ABSTRACT Sensorineural hearing loss is highly prevalent in military Veterans, but there is currently no biological treatment enabling full restoration of the cochlea and hearing perception. Hearing restoration by stem cell therapy holds great promise. New advances in the generation of inner ear organoids from pluripotent stem cells and our pioneering efforts to condition the cochlea for receiving foreign cells have paved the way forward. However, there remain several major obstacles to combining these approaches. Foremost, there is a lack of a coherent strategy for identifying the right donor cells and tailoring these to the severity of injury in the cochlea. In this proposal, we are focused on stem cell therapy for the severely damaged cochlea, where extreme or chronic injury has reduced the organ of Corti to a flat epithelium of stromal cells that have so far proven refractory to genetic approaches to regeneration. This approach may be the only viable strategy for restoring the full sensory epithelium in older Veterans with long-term hearing loss. Protocols for developing inner ear organoids from pluripotent stem cells produce potential donor cells all along the otic developmental trajectory. Notably, we have developed methods to isolate otic vesicle progenitors from non-otic cells in these cultures, but maturation of the vesicles into sensory epithelia requires a complex, commercial extracellular matrix for efficient differentiation in vitro. In this proposal, we test the hypothesis that multipotent otic progenitors will be required to replace both hair cells and supporting cells in the severely damaged cochlea. The proposal tests the impact of implanting donor cells at various stages of differentiation and examines the role of the extracellular matrix in promoting donor cell survival and maturation. Successful completion of these studies will open new paths toward a viable biological treatment for severe hearing loss.

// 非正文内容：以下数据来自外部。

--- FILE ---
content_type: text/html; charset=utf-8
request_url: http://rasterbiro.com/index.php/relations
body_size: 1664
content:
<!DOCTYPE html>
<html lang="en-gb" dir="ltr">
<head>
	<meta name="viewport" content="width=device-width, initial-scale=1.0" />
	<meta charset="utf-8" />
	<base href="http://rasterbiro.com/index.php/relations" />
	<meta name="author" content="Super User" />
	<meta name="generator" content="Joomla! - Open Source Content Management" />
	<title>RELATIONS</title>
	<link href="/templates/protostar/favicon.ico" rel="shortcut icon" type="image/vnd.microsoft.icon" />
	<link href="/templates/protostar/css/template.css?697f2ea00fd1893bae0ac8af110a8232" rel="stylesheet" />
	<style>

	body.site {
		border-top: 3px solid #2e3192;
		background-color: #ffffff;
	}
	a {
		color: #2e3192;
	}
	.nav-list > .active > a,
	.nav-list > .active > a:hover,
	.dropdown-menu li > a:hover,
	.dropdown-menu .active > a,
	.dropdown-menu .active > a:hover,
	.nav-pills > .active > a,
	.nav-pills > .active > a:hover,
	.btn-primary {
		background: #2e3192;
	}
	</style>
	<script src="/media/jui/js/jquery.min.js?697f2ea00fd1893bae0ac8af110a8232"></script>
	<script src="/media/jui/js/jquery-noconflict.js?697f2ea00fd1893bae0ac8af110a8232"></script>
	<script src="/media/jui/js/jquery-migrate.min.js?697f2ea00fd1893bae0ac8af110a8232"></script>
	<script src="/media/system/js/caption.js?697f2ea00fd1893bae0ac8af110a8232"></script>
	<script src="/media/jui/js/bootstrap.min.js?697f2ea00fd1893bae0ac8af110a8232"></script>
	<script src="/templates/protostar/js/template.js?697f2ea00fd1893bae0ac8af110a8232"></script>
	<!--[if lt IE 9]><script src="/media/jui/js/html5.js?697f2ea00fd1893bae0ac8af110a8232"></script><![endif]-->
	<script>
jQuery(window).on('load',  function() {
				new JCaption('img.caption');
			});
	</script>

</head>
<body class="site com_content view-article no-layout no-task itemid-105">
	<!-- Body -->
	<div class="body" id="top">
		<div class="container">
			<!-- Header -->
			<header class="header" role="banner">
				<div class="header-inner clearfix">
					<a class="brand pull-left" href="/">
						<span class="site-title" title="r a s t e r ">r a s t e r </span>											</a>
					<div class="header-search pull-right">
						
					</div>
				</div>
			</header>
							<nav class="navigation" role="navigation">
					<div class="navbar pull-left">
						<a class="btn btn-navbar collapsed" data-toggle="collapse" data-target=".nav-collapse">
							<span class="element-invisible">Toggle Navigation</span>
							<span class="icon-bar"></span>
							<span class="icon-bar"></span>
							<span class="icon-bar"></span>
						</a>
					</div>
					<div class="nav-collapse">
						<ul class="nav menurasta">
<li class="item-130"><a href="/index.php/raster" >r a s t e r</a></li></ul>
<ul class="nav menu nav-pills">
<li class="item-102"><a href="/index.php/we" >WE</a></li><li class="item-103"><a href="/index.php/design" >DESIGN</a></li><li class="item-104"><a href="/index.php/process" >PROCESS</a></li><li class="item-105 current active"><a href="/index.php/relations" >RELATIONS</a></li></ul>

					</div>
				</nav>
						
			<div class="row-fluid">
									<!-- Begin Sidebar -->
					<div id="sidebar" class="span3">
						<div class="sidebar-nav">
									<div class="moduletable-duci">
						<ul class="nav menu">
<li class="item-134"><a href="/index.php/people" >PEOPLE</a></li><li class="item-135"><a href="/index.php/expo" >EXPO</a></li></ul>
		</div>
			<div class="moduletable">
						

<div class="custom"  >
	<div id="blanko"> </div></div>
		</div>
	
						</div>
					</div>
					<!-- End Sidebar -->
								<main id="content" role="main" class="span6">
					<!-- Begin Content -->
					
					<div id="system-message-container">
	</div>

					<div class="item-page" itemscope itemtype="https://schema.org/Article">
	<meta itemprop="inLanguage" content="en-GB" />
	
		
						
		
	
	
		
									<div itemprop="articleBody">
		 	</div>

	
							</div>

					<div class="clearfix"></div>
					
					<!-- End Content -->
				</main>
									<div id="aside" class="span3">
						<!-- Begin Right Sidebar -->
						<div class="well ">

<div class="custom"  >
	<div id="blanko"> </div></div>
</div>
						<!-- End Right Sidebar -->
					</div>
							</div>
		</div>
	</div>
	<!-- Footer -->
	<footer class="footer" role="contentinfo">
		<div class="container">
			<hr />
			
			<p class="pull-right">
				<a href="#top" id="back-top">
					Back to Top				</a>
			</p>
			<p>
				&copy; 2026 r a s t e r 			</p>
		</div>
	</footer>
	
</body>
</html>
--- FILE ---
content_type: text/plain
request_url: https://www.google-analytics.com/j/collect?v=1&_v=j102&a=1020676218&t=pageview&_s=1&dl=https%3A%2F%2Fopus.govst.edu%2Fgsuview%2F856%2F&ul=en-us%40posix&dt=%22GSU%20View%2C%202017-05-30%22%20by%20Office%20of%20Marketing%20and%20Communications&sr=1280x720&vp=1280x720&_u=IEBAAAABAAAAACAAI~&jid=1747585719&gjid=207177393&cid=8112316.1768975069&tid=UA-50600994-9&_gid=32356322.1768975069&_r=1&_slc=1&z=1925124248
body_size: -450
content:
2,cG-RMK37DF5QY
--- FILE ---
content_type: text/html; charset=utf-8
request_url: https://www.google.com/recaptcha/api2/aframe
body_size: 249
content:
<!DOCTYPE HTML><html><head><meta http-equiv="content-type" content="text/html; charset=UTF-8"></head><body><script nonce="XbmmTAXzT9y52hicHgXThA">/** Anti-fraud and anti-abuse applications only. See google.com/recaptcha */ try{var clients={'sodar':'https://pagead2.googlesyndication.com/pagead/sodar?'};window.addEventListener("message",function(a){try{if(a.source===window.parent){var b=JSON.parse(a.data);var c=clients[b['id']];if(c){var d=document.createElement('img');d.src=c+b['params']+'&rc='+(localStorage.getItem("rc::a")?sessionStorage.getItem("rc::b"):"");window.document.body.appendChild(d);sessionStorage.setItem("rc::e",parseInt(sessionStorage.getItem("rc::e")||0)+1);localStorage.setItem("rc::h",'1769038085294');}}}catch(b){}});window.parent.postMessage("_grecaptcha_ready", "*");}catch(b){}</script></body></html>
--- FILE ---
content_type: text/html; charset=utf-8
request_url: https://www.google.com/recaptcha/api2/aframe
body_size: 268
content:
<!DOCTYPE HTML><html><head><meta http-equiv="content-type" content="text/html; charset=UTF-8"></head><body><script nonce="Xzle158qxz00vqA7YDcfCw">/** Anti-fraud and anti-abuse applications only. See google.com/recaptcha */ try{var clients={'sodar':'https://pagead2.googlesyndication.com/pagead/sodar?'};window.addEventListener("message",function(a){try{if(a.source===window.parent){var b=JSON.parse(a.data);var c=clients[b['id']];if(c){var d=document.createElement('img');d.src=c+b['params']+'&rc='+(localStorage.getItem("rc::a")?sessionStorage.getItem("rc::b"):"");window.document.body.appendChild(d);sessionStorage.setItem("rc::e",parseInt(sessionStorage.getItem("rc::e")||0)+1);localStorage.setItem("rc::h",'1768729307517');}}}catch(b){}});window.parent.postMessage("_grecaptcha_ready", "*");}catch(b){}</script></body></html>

抽象的 感音神经性听力损失在退伍军人中非常普遍，但目前没有生物治疗方法 能够完全恢复耳蜗和听觉感知。干细胞疗法可恢复听力 伟大的承诺。利用多能干细胞生成内耳类器官的新进展以及我们的研究 调节耳蜗接受外来细胞的开创性努力已经铺平了道路。然而， 结合这些方法仍然存在几个主要障碍。首先，缺乏连贯性 确定正确的供体细胞并根据耳蜗损伤的严重程度调整这些细胞的策略。在这个 提案中，我们专注于对严重受损的耳蜗进行干细胞治疗，耳蜗严重受损或慢性受损 损伤已将柯蒂氏器官缩小为扁平的基质细胞上皮，迄今为止已证明这种基质细胞难以抵抗 再生的遗传方法。这种方法可能是恢复全面恢复的唯一可行策略。 长期听力损失的老年退伍军人的感觉上皮。开发内耳类器官的方案 多能干细胞沿着耳发育轨迹产生潜在的供体细胞。尤其， 我们已经开发出从这些培养物中的非耳细胞中分离耳囊祖细胞的方法，但是 囊泡成熟为感觉上皮需要复杂的商业细胞外基质 体外有效分化。在这个提议中，我们测试了多能耳祖细胞将是的假设 需要替换严重受损的耳蜗中的毛细胞和支持细胞。提案测试 植入供体细胞在不同分化阶段的影响并检查其作用 细胞外基质促进供体细胞存活和成熟。成功完成这些研究将 为严重听力损失的可行生物治疗开辟新途径。